Son olarak 59 il başkanı ve 129 millektvekili olağanüstü kurultay girişiminin sona ermesi için imza verdi. Ancak Bilecik Milletvekili Yaşar Tüzün, Bolu Milletvekili Tanju Özcan, Edirne Milletvekili Erdin Bircan, Elazığ Milletvekili Gürsel Erol, İstanbul Milletvekili Ali Şeker, İstanbul Milletvekili Gürsel Tekin, İzmir Milletvekili Mehmet Ali Çelebi, İzmir Milletvekili Selin Sayek Böke, Karabük Milletvekili Hüseyin Avni Aksoy, Kastamonu Milletvekili Hasan Baltacı, Trabzon Milletvekili Ahmet Kaya, Yalova Milletvekili Özcan Özel yayınlanan bildiriye imza atmamayı tercih etti.
Bu arada tartışmalar sürerken, küçük bir grup CHP Genel Başkanı Kılıçdaroğlu’na destek vermek amacıyla ellerinde dövizlerle genel merkez binasına geldi.
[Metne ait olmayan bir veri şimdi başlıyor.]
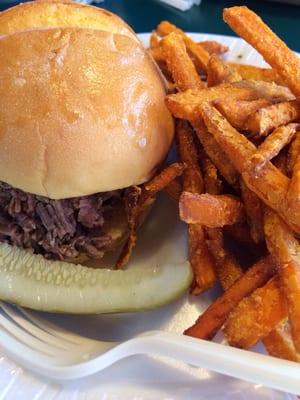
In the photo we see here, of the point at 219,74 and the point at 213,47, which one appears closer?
the point at 219,74

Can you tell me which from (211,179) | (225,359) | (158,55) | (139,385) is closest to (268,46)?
(211,179)

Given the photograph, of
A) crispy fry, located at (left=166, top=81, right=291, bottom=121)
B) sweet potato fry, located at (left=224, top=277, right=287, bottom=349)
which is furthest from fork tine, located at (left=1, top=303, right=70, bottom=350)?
crispy fry, located at (left=166, top=81, right=291, bottom=121)

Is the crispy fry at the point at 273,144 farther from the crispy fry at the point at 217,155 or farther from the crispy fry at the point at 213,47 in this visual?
the crispy fry at the point at 213,47

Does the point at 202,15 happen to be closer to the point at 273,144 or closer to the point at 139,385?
the point at 273,144

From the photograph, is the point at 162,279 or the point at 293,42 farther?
the point at 293,42

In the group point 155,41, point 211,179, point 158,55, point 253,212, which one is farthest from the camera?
point 155,41

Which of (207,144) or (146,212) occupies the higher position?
(207,144)

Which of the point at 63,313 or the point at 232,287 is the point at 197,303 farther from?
the point at 63,313

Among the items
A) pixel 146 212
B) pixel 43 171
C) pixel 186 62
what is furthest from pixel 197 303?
pixel 186 62

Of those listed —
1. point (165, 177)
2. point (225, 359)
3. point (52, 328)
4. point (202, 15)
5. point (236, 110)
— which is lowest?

Genel Başkanla yaptıkları kısa görüşmenin ardından partiden ayrıldılar.
CHP Milletvekili Yaşar Tüzün, olağanüstü kurultay için gerekli imza sayısına ulaştıklarını açıkladı. Tüzün dün Meclis’te düzenlediği basın toplantısında, 559 ıslak imzaya ilişkin Ankara 47. Noteri’nin tespit tutanağını da paylaştı. Tüzün, “Posta ve kargoyla geliyor” dediği 69 imzayla ilgili Gökhan Günaydın’ın da aralarında bulunduğu delegelerden kendilerine WhatsApp ile ulaştırılan fotoğrafları da gazetecilere göstererek “İmzanın geri çekilmesi konusunda bize bir bilgi ulaşmamıştır” dedi. Tüzün, imzaları tüzüğe göre sürenin sona ereceği pazartesi günü saat 17.30’a kadar genel merkeze ileteceklerini belirtti.
CHP Genel Başkan Yardımcısı Muharrem Erkek, Twitter’dan yanıt verdi: “Cuma günü 604 noter onaylı imza elimizde demiştiniz. Getirin kurultayı toplayalım demiştik. Bugün 559 noter onaylı imza var diyorsunuz!”
CHP Genel Başkanı Kemal Kılıçdaroğlu, sosyal paylaşım sitesi Twitter’dan yaptığı açıklamada, “ABD Başkanı Trump ve ekibinin, ülkemize yönelik tehdit içeren sosyal medya mesajları müttefiklik hukukuna aykırıdır. Milli Kurtuluş Savaşı sonunda bağımsızlığını kazanmış bir ülkenin vatandaşları için bu mesajlar asla kabul edilemez. Ancak, üzülerek belirtmeliyim ki tek adam rejiminin ülkemizde yarattığı hukuksuzluk ve yargının siyasallaşması, Trump ve ekibine böyle bir tutum alma cesareti verebiliyor. Yazık...” dedi.